Ich erinnere mich gut, wie es mir mit Finlay damals ging – allerdings war Finlay da schon 6 Jahre alt, weil ich mit ihm einen anderen Weg gegangen bin als jetzt mit Duncan. Es ist ein merkwürdiger Punkt, finde ich. Denn am Anfang war für mich mit meinen beiden jungen Pferden ganz klar, was es so zu lernen gibt. Vom ersten Führen über Spaziergänge, grundlegende Bodenarbeit bis zum anreiten und alles was da so drum und dran hängt, ist für mich eindeutig, welche Basis ich haben möchte mit meinem Pony. Und dann – gefühlt sehr plötzlich, obwohl das natürlich nicht stimmt – geht das alles. Als wir am Sonntag unterwegs waren, wurde mir wieder einmal klar, wie entspannt Duncan und ich inzwischen durchs Gelände tingeln. Alles, was für unsere heiß geliebten Ausflüge nötig ist, können wir zwei jetzt. (Einige Dinge müssen noch extra geübt werden, na klar, aber das sind dann Spezialthemen wie Autobahnbrücken o.ä.)

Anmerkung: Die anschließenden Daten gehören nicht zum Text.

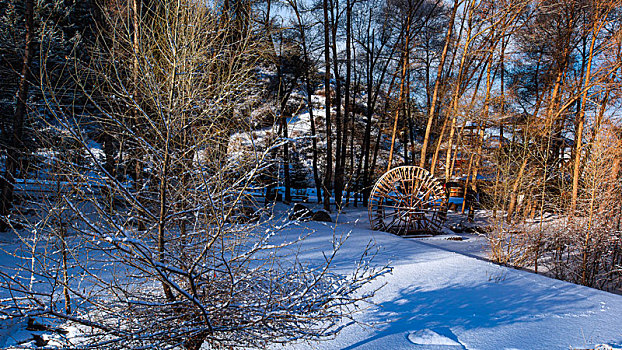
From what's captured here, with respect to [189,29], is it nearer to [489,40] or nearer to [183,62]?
[183,62]

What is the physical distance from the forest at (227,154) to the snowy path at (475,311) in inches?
22.2

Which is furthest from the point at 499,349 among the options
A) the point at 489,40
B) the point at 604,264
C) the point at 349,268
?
the point at 489,40

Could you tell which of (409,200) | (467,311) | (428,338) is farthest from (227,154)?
(409,200)

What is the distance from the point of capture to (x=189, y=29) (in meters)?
2.92

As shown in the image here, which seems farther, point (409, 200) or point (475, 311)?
point (409, 200)

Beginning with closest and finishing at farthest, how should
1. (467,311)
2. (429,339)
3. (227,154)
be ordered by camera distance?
(227,154)
(429,339)
(467,311)

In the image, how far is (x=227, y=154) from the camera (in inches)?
143

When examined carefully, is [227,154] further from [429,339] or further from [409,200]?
[409,200]

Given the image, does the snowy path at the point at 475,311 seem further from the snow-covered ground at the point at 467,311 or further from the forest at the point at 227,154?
the forest at the point at 227,154

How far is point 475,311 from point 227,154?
3.89 meters

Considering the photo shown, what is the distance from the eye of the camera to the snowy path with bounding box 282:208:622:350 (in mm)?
3955

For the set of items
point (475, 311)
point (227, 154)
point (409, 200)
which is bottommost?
point (475, 311)

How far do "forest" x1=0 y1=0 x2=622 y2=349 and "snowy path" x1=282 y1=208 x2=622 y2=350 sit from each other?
56cm

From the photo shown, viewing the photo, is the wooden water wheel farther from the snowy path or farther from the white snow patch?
the white snow patch
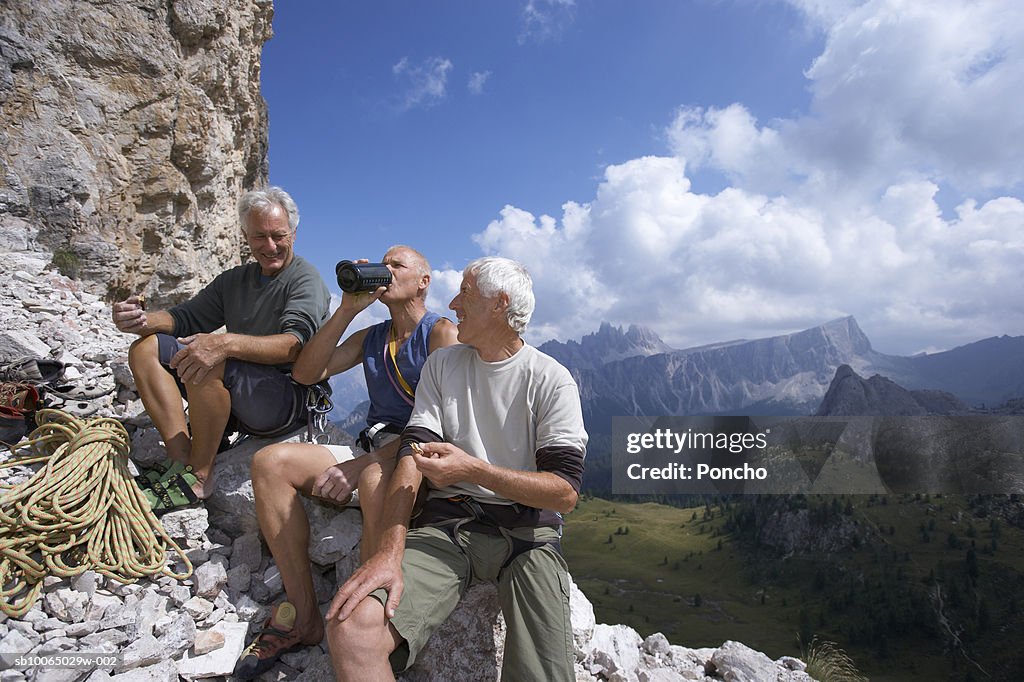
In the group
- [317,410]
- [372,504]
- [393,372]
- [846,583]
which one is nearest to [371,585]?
[372,504]

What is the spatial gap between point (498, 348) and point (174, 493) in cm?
305

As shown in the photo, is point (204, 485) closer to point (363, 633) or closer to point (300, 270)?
point (300, 270)

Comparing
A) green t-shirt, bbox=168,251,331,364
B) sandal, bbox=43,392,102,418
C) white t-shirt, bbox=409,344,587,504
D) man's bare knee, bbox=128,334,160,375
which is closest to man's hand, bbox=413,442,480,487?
white t-shirt, bbox=409,344,587,504

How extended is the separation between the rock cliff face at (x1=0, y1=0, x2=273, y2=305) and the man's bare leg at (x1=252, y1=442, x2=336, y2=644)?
10459 mm

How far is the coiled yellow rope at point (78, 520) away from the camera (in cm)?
390

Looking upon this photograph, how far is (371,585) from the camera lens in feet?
10.4

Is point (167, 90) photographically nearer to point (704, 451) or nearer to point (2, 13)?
point (2, 13)

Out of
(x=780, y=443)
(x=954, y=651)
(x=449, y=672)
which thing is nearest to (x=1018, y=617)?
(x=954, y=651)

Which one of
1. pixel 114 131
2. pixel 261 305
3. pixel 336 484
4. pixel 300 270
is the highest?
pixel 114 131

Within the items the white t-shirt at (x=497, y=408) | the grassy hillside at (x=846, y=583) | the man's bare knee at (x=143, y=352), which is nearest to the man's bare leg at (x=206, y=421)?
the man's bare knee at (x=143, y=352)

Und jetzt geht´s los mit der Zielsuche. Naja, irgendwann wollen wir zumindest mal wieder einen kleinen Distanzritt machen. Da ist der Weg vorgezeichnet: Kondition aufbauen, möglichst unterschiedliche Gelände besuchen, das anständige Zusammensein mit fremden Pferden üben. Das alles ist kein Hexenwerk – für einen Einführungsritt von 30km braucht es noch keinen Trainingsplan, keine Pulsuhr oder etwas derart kompliziertes. Und wenn es mal so sein sollte, dass wir so etwas brauchen, dann sind das Dinge, die ICH lernen muss. Mein Pony schaut auf keinen Plan, der läuft einfach mit mir los.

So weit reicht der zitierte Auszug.